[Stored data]

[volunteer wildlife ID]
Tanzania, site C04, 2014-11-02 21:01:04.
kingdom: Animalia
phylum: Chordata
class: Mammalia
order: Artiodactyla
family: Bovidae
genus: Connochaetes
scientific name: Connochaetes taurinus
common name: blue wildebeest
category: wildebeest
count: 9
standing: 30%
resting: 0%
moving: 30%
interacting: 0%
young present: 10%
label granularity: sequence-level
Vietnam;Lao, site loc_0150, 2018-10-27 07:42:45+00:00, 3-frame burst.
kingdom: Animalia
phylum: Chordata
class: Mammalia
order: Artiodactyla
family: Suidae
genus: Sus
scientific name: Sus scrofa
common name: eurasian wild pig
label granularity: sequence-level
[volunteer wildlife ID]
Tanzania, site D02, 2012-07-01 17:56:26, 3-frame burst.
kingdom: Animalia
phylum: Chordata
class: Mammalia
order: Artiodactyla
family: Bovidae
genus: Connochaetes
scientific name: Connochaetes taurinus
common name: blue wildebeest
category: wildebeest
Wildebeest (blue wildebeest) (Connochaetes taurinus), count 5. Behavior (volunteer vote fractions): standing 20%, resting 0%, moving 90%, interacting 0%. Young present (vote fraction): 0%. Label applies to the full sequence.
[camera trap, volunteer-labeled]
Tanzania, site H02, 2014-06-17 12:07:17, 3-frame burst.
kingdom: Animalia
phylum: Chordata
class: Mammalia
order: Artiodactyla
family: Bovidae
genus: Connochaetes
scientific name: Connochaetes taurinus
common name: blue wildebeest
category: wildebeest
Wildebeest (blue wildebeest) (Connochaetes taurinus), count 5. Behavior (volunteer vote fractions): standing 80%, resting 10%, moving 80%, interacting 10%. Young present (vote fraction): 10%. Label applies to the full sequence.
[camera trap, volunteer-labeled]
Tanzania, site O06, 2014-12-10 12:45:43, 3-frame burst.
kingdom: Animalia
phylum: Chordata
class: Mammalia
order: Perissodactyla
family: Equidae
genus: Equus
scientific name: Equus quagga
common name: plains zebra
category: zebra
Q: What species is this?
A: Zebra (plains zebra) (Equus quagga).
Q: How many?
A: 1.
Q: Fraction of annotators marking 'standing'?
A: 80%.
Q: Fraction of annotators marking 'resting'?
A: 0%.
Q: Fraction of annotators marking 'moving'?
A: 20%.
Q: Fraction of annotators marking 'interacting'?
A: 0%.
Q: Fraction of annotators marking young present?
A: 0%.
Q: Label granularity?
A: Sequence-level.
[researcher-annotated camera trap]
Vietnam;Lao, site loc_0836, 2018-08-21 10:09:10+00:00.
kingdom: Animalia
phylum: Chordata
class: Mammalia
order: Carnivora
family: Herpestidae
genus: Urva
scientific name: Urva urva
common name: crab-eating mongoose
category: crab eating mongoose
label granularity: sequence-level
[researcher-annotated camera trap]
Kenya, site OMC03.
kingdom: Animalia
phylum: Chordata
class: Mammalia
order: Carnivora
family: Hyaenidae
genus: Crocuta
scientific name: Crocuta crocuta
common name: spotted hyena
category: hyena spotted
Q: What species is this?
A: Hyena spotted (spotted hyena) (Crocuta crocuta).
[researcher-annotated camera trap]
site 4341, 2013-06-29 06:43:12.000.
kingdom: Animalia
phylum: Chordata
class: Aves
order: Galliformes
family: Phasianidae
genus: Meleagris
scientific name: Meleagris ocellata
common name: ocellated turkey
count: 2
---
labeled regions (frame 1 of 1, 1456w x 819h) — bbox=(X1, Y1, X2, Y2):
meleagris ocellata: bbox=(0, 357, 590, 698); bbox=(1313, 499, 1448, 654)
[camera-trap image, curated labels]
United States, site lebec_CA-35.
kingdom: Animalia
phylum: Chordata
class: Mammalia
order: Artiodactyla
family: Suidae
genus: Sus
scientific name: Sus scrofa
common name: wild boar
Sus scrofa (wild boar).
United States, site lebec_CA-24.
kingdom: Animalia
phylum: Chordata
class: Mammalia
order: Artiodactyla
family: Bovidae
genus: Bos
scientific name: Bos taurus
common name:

**EXERCISE PROMPT**
Find the word "States" in the entries. Copy each line that holds it.

**TASK SOLUTION**
United States, site lebec_CA-35.
United States, site lebec_CA-24.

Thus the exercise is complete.